Джудит Батлер, говоря о теле (и тем самым об акте видения) в своем обсуждении деконструкции, которой Иригарай подвергает платоновского «Тимея», рассуждает следующим образом: «Наперекор тем, кто в качестве необходимой предпосылки феминистической критики провозглашает неустранимую материальность тела, я утверждаю, что эта столь ценимая материальность вполне может устанавливаться путем исключения и принижения всего женского, что для феминизма глубоко проблематично».
Если мы собираемся говорить о поле, первым делом нам надлежит тело локализовать, мы должны разобраться, есть ли тело или нет и не является ли оно всего-навсего материалом. Далее Батлер рассуждает, что, если материальность должно рассматривать как основу тела и тем самым пола, прежде всего нужно задаться вопросом, является ли материальность основанием. То есть требуется найти такую метафизику, в качестве основания которой пребывает материальность, а вместе с ней — и политические интересы и цели, к этой метафизике приведшие:
«Если означаемое как предшествующее значению тело является результатом означивания, то миметический или репрезентационный статус языка, гласящий, что знаки следуют за телами как их необходимые зеркала, вовсе не миметичен».
Я хочу вернуться к этому ключевому утверждению, когда в конце своего эссе буду говорить о языке.
Батлер переходит к доказательству, что уравнение между (женским) телом и материальностью, как и называемое
В своем «Тимее» Платон подразделяет порождение на три части — процесс порождения, в котором имеет место размножение и «благодаря которому порожденное оказывается естественно порожденным подобием». Исток или родник порождения связан с отцом; приемлющий принцип — с матерью; опосредующая природа — с ребенком. Дитя похоже на отца, ибо они оба обладают способностью к мимесису. В то время как женщина, получатель, меняться не может, ибо не имеет формы и тем самым не может ни быть названа, ни обсуждена.
У нее нет сущности, ибо все, что суще, сподобляется, согласно Платону, формы.
Я знала это, будучи ребенком, прежде чем прочла Платона, Иригарай или Батлер. Что как девочка я была вне мира. Меня не было. У меня не было имени. Для меня язык являлся сущим. Для меня в язык не было входа. Как во вместилище, как в утробу, по Батлер, в меня можно было войти, но я войти не могла — и тем самым не могла ни иметь в мире смысл, ни в него его внести.

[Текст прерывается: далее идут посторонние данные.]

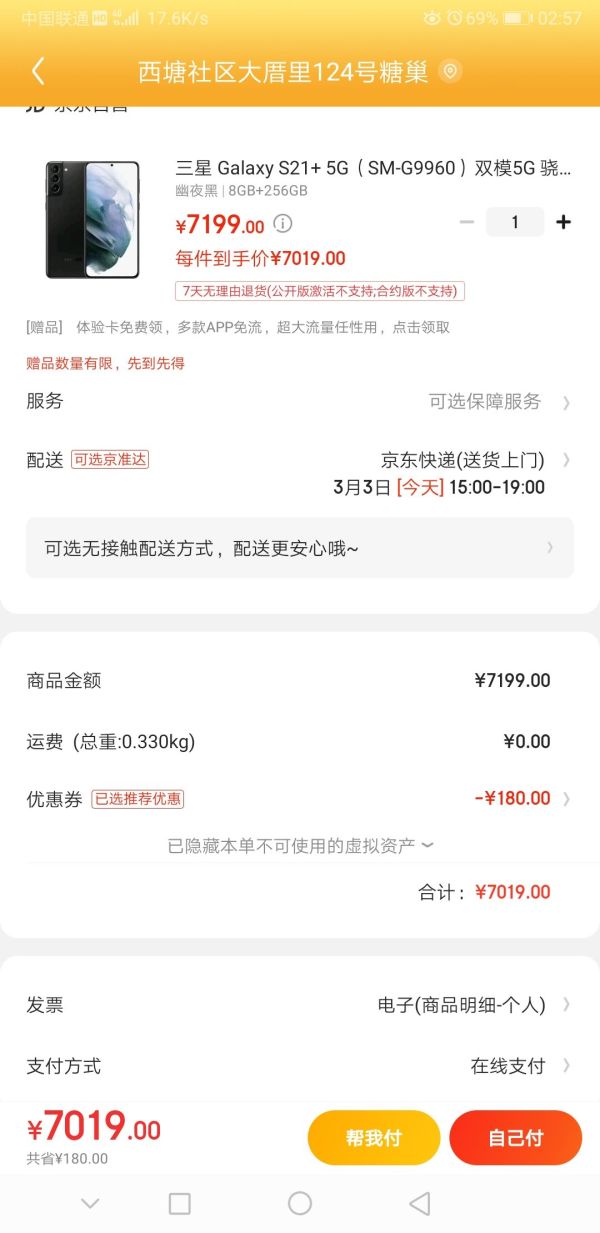 限学生用户、24期免息:SAMSUNG 三星 Galaxy S21+ 5G手机 8GB+256GB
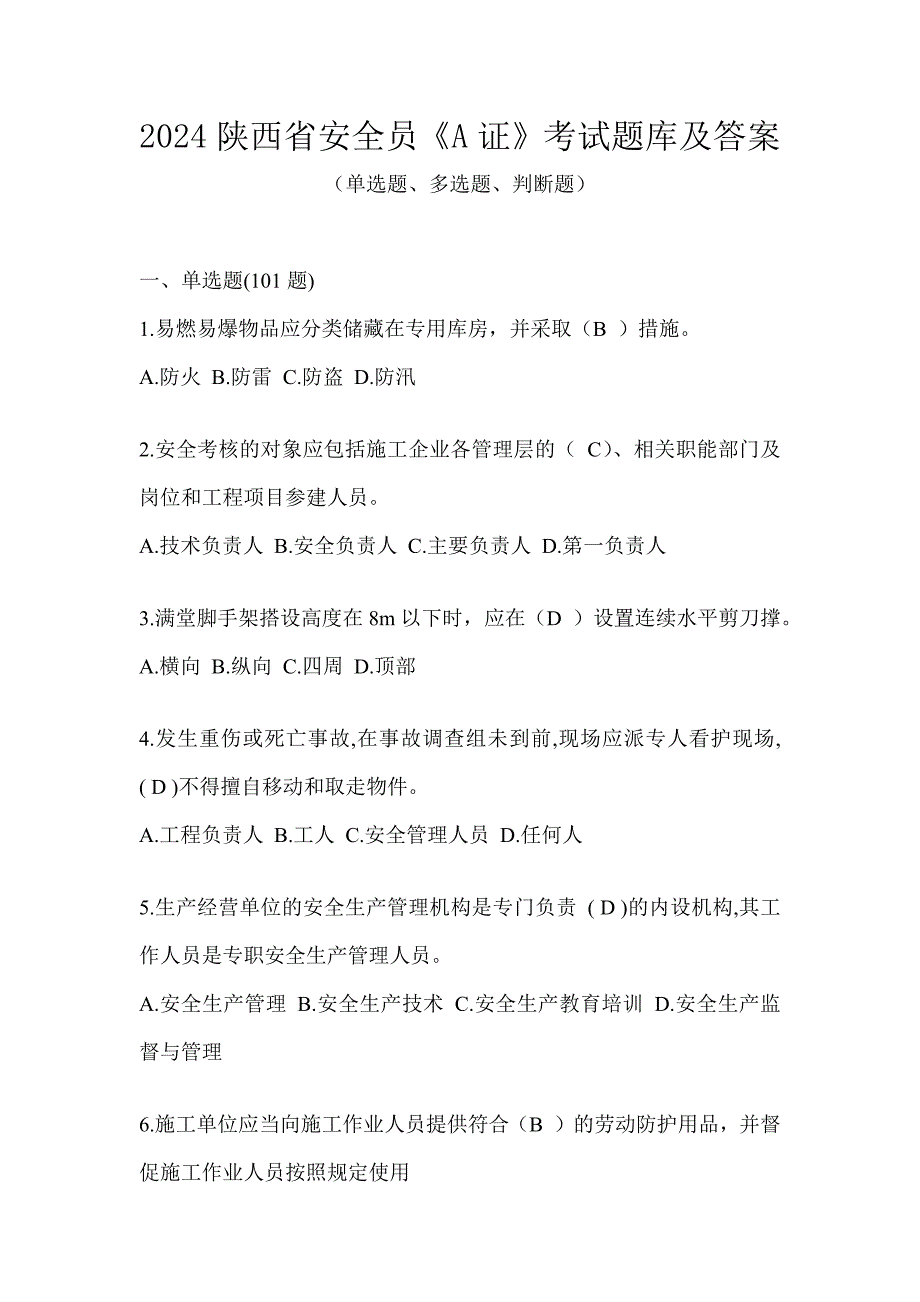 2024陕西省安全员《A证》考试题库及答案_第1页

Я была непроизносима и потому бежала в язык других.
В этом эссе, как и всегда, я только повторяю эти языки.
Хотя меня и не назвать, каждый меня называл: «Это именование того, что не может быть поименовано, само является проникновением во вместилище, оказывающимся одновременно и насильственным стиранием, каковое устанавливает его в качестве невозможного и, однако же, необходимого для всех дальнейших вписываний места». Иначе говоря,
Когда я была девочкой, я была готова на все, лишь бы ею не быть, ибо и
Теперь, когда я уже не ничто, теперь, когда я ускользнула и отбросила имена
Когда я была девочкой, я убегала в книги. Как Алиса в «Зазеркалье» Льюиса Кэрролла, тексте, к которому в предисловии к своему «Этому не единственному полу» обращается Иригарай, я спрашивала себя: «Кто я?»
Алиса, как поступала и продолжаю поступать и я, выпала в зеркальный мир, мир текста, где ее и одаряют пятью текстами. Стихами и песнями. Новыми — в противоположность знакомым ей песенкам и колыбельным. Эти пять текстов пытаются обучить ее, кто же она такая.
Первое стихотворение находится в зеркальной книге, и посему, чтобы понять, его нужно прочесть в зеркале. Отражение отражения: лабиринт. Хотя значения многих слов в этом стихотворении, «Бармаглоте», двусмысленны, поведанная здесь история ясна и незатейлива:
Строфа 1: Описание естественного мира.
Строфа 2: Отец предостерегает сына от трех разных чудовищ.
Строфа 3: Сын преследует самое чудовищное из них.
Строфа 4: Внезапно появляется главное чудовище, Бармаглот.
Строфа 5: Сын убивает Бармаглота.
Строфа 6: Отец поздравляет своего сына-убийцу.
Строфа 7: Природа восстанавливается сама собой. Или естество само собою.
Эдипов рассказ с несколькими любопытными изменениями.